It’s the last day of Joe Biden’s tour of Ireland and Northern Ireland marking 25 years since the Good Friday Agreement, and George Mitchell’s name has come up throughout. Mitchell (pictured, centre, with Northern Irish politician John Hume and Gerry Adams in 1998) was the former senator and US envoy during the peace process who helped to bring warring republicans and unionists to the negotiating table. At a time when the US is often struggling to be heard, it’s poignant to reflect on how effective American diplomacy can be when it’s done well.
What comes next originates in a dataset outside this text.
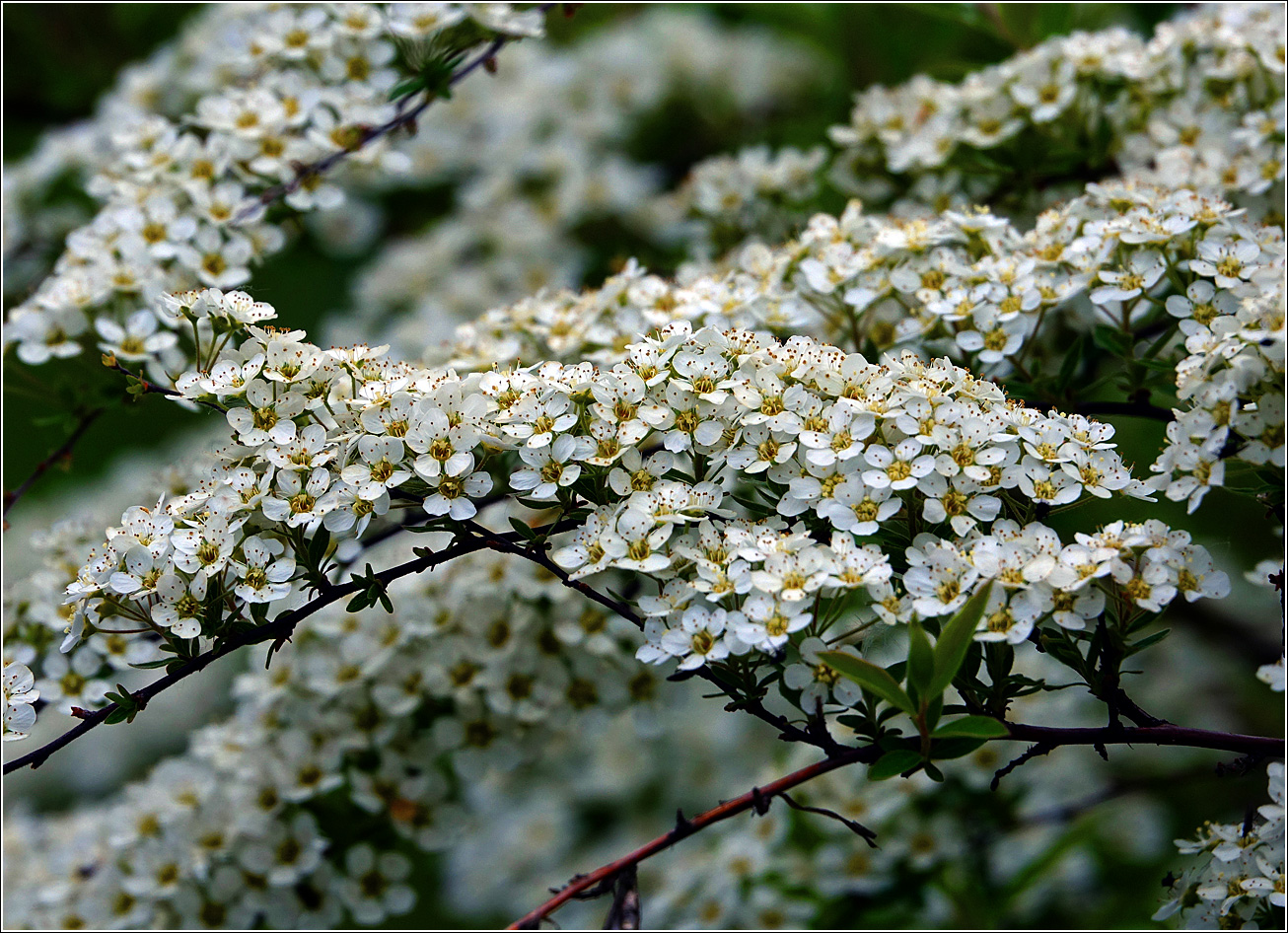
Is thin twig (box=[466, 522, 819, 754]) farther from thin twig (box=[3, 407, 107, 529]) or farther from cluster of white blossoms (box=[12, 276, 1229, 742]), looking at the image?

Earlier this week, I spoke to Derek Chollet, a top adviser to the US secretary of state, Antony Blinken, for The Monocle Daily. I asked him why many countries in the Global South have not joined the West in its condemnation of Russia following the invasion of Ukraine. “We’ve been trying to make the case by showing up,” said Chollet. Indeed, his boss has stepped up his touring schedule over the past six months, visiting old allies in Africa and elsewhere to counter the Russian narrative. Yet, as countries in Latin America turn their backs on Taiwan and Beijing mediates talks in the Middle East, it’s clear that the US view is not as prevalent globally as it once was.
Some of this is about boots on the ground. There are US embassies that haven’t had an ambassador in years. In the past few weeks a flurry of top diplomats have received their credentials and headed off to places that had been neglected for far too long. Take India, a vital player in the Indo-Pacific, and Saudi Arabia, which has a new US ambassador after several years without one. Showing up is not just about the big state visit. It’s a ground game too – and it’s one that Russian and Chinese diplomats are, in some corners of the world, winning.